--- start of Records for the exercise ---

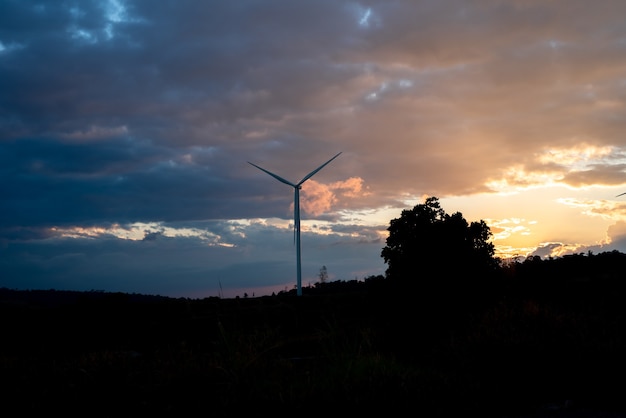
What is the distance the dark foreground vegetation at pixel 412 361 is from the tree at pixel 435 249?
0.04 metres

--- end of Records for the exercise ---
--- start of Records for the exercise ---

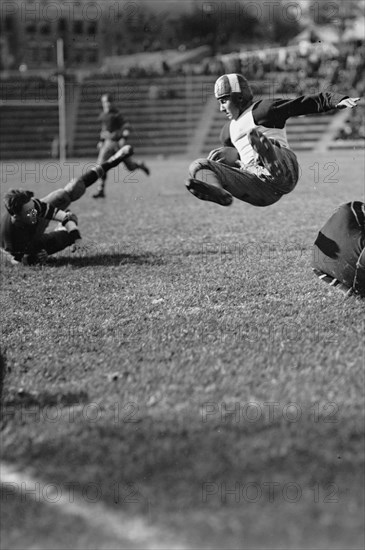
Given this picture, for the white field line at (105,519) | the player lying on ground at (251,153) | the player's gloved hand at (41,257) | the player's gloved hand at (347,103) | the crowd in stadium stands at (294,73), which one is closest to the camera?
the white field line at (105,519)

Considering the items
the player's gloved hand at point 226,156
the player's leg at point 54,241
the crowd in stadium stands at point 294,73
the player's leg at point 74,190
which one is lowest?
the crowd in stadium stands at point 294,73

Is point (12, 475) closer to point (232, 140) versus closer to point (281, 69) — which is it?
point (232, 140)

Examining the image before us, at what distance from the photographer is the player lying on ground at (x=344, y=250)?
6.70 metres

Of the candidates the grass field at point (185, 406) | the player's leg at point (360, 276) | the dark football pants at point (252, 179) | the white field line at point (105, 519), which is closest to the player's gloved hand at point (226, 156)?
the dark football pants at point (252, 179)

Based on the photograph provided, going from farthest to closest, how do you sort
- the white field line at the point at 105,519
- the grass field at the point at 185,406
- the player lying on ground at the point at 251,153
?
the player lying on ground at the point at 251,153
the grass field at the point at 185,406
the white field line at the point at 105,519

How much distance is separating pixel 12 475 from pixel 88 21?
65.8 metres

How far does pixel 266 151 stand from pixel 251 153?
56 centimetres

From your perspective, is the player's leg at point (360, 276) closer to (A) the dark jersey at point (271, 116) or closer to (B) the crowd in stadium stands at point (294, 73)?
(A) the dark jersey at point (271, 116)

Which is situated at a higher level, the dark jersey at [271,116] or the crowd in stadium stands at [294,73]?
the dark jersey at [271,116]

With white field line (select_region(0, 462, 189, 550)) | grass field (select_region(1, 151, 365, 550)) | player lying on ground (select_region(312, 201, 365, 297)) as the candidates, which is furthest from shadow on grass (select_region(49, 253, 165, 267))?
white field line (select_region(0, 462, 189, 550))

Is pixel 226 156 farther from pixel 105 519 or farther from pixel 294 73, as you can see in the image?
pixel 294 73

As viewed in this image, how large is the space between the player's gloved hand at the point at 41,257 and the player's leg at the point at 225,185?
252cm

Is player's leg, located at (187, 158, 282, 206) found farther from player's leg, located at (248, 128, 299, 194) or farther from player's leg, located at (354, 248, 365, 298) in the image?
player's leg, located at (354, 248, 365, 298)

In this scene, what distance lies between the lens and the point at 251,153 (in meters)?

--- end of Records for the exercise ---

Pick out each line of the data above that contains the word "field" and copy those lines. Case counts.

Given this picture, for the white field line at (105,519) | the player lying on ground at (251,153) | the player's gloved hand at (41,257) | the player's gloved hand at (347,103) | the crowd in stadium stands at (294,73), which one is closest to the camera?
the white field line at (105,519)
Of the candidates the grass field at point (185, 406) | the player's leg at point (360, 276) | the dark football pants at point (252, 179) | the white field line at point (105, 519), which is closest to the player's gloved hand at point (226, 156)?
- the white field line at the point at 105,519
- the grass field at the point at 185,406
the grass field at the point at 185,406
the white field line at the point at 105,519
With white field line (select_region(0, 462, 189, 550)) | grass field (select_region(1, 151, 365, 550)) | player lying on ground (select_region(312, 201, 365, 297)) as the candidates, which is furthest from shadow on grass (select_region(49, 253, 165, 267))?
white field line (select_region(0, 462, 189, 550))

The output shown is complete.